# Set problem:
Count the rows below that contain the string "plank" in that exact case, and reply with the number alone.

# Available records:

════

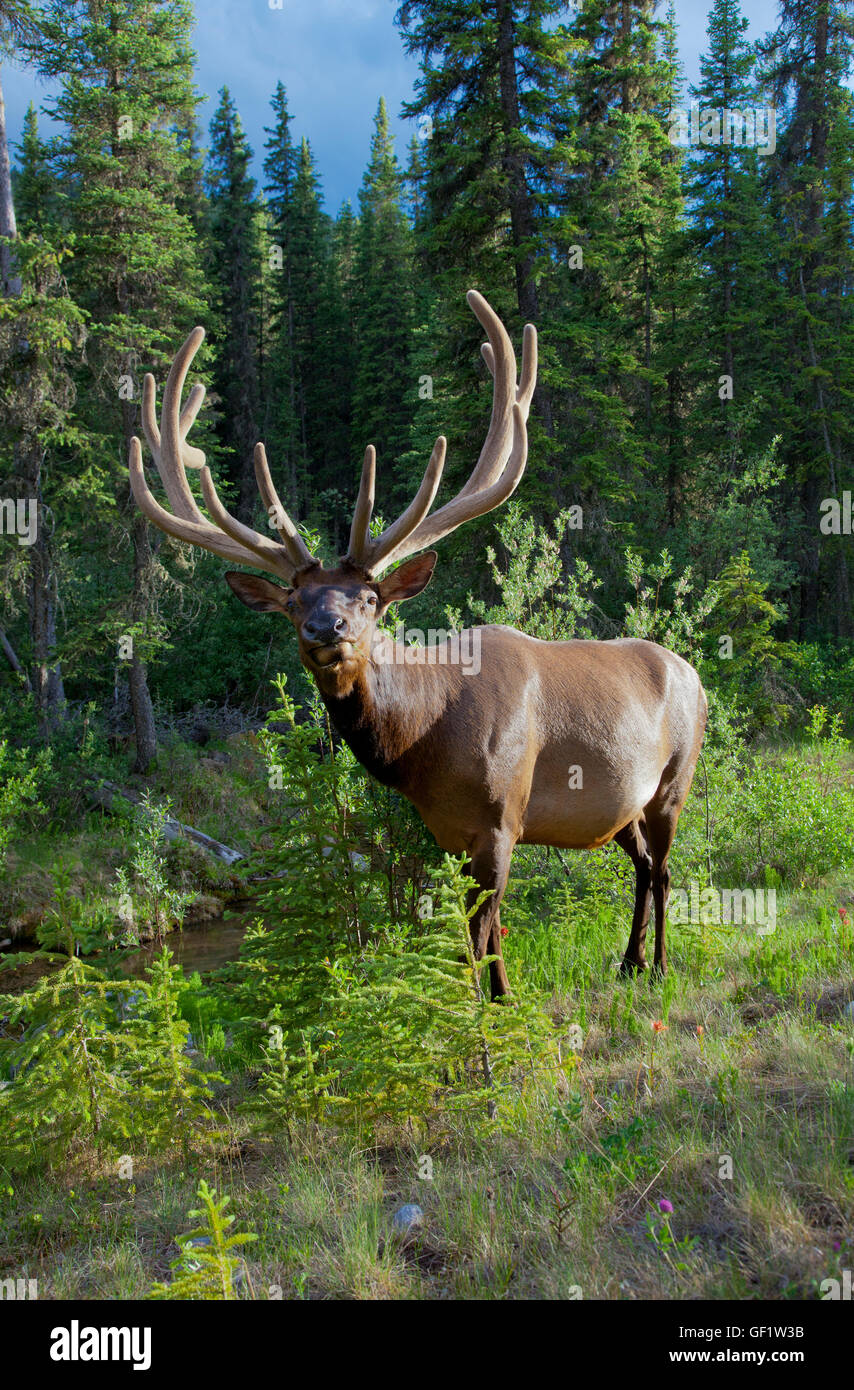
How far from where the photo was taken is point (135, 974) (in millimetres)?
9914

════

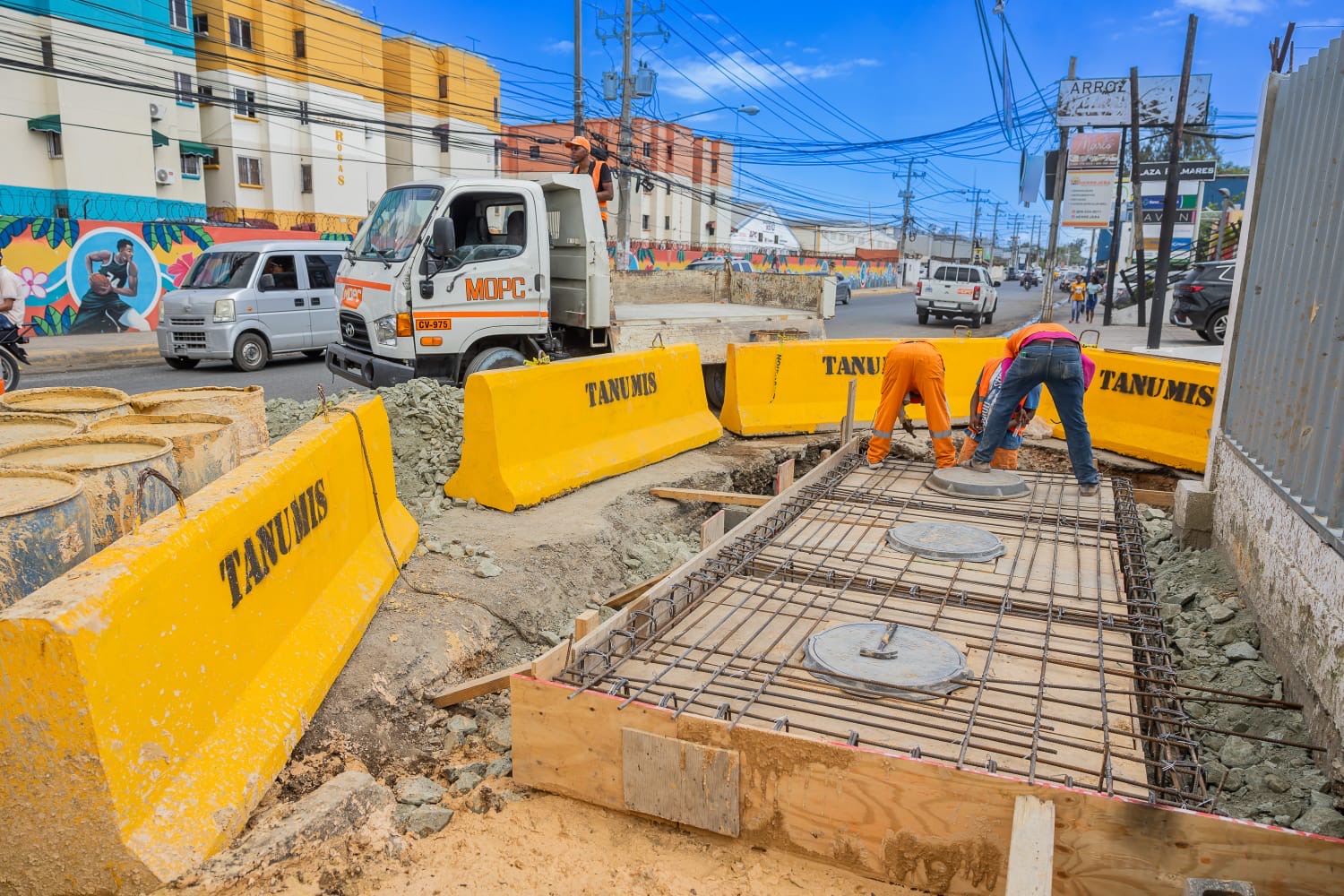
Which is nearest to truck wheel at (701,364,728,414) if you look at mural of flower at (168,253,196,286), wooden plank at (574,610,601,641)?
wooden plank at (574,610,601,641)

════

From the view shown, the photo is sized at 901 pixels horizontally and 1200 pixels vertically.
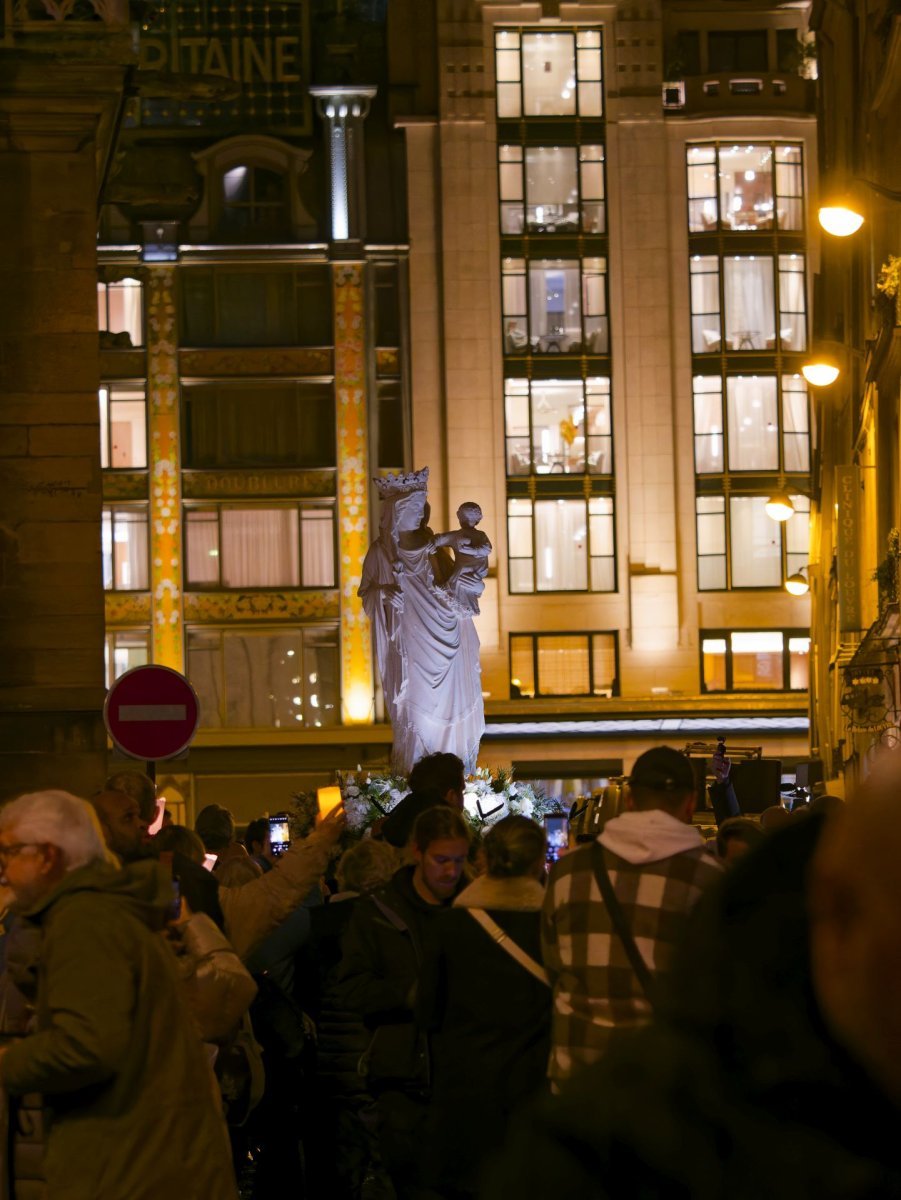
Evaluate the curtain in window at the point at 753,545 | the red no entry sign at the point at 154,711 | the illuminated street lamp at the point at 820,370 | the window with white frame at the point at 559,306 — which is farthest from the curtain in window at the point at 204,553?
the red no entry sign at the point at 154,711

════

# Written response:
2